Meeks pisó con fuerza los pedales y tiró de la palanca hacia él y después hacia adelante para lanzar al Cessna a un extraño arco deslizante hacia la izquierda que los dejó a un metro y medio por encima de las olas y ganando velocidad para poner la pared de la punta occidental y su pantalla de árboles entre ellos y la patrullera.

Con el cinturón aún desabrochado, Saul se golpeó la cabeza contra el techo, rebotó desde la puerta abierta y se agarró al asiento y la consola para no caer contra el piloto y la palanca de mandos.

Meeks lo miró agriamente. Saul se abrochó el cinturón y miró alrededor. Pasaban árboles a la izquierda. Aproximadamente un kilómetro delante de ellos, tres lanchas rápidas corrían en su dirección, con las proas completamente fuera del agua.

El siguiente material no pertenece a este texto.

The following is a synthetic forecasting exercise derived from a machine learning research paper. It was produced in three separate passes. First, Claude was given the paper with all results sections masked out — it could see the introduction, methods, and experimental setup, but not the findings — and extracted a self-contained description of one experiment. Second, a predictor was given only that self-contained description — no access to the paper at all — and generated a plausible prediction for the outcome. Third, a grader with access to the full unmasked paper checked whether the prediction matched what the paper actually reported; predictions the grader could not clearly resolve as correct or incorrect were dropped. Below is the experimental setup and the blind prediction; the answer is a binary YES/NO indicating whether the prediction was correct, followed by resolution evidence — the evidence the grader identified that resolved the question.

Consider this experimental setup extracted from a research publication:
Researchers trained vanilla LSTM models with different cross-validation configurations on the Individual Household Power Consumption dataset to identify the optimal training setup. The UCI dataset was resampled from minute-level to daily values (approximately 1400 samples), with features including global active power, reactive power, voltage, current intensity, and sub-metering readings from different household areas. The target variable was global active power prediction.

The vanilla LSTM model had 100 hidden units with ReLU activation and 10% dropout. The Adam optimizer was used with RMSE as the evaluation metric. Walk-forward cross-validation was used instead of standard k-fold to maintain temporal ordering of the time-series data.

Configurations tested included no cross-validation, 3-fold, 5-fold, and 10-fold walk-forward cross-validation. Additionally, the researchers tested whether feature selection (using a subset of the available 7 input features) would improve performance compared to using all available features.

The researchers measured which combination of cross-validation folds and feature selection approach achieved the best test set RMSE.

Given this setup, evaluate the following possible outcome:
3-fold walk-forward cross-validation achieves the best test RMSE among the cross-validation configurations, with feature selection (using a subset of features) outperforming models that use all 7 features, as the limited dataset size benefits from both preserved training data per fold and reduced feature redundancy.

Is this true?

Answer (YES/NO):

Meeks suspiró y se inclinó hacia la derecha tan en pendiente que Saul pudo distinguir la forma oscura de una raya en el mar justo debajo de la avioneta. Podía haber medido con el brazo la distancia entre el borde del ala y la ola.

Recuperaron la horizontalidad y se dirigieron hacia el oeste, dejando la isla y las lanchas atrás, pero volaban aún lo bastante bajo para que su sentido de la velocidad fuera tangible cuando aceleraron hasta doscientos veinte kilómetros por hora. Saul deseó que el Cessna tuviera tren de aterrizaje replegable y se sintió resistiendo al impulso de levantar los pies del suelo. Meeks cogió la palanca con las rodillas mientras sacaba un pañuelo rojo del bolsillo y se sonó la nariz.

—Vamos a tener que volar hasta el campo de aterrizaje privado de mi amigo Terence en Monck’s Corner y llamar a Albert para que llene ese plan de vuelo alternativo —dijo Meeks—, por si esos tipos deciden comprobar los aeropuertos costeros hasta tan al norte. Vaya lío.

Meneó la cabeza, pero destruyó el efecto con una sonrisa.

—Sé que hablamos de trescientos dólares —dijo Saul—, pero ya no me parece que ése sea el precio de esta excursión.

—No —aseguró Meeks.

—No —dijo Saul. Miró a Natalie y ella hurgó en la bolsa de la cámara buscando los cuatro mil dólares en billetes de cincuenta y veinte. Saul los colocó al borde del asiento del piloto.

Meeks los colocó sobre el regazo y los tocó con el pulgar.

—Mira —dijo—, si esto os ha ayudado a obtener cualquier información sobre quién mató a Rob Gentry, para mí está bien sin esta prima.

Natalie se inclinó hacia delante.

—Ha ayudado —dijo ella—. Pero guárdate la prima.

—¿Me vais a decir qué tuvo que ver ese hijoputa de Barent con la muerte de Rob?

—Cuando sepamos más —dijo Natalie—. Y podemos necesitar tu ayuda otra vez.

Meeks se frotó la camiseta y sonrió.

—Claro, señorita. No deje que la revolución empiece sin mí, ¿de acuerdo?

Meeks encendió un transmisor colgado por una correa de un botón del salpicadero. Se dirigieron hacia tierra firme al ritmo de bandas de metal y canciones españolas.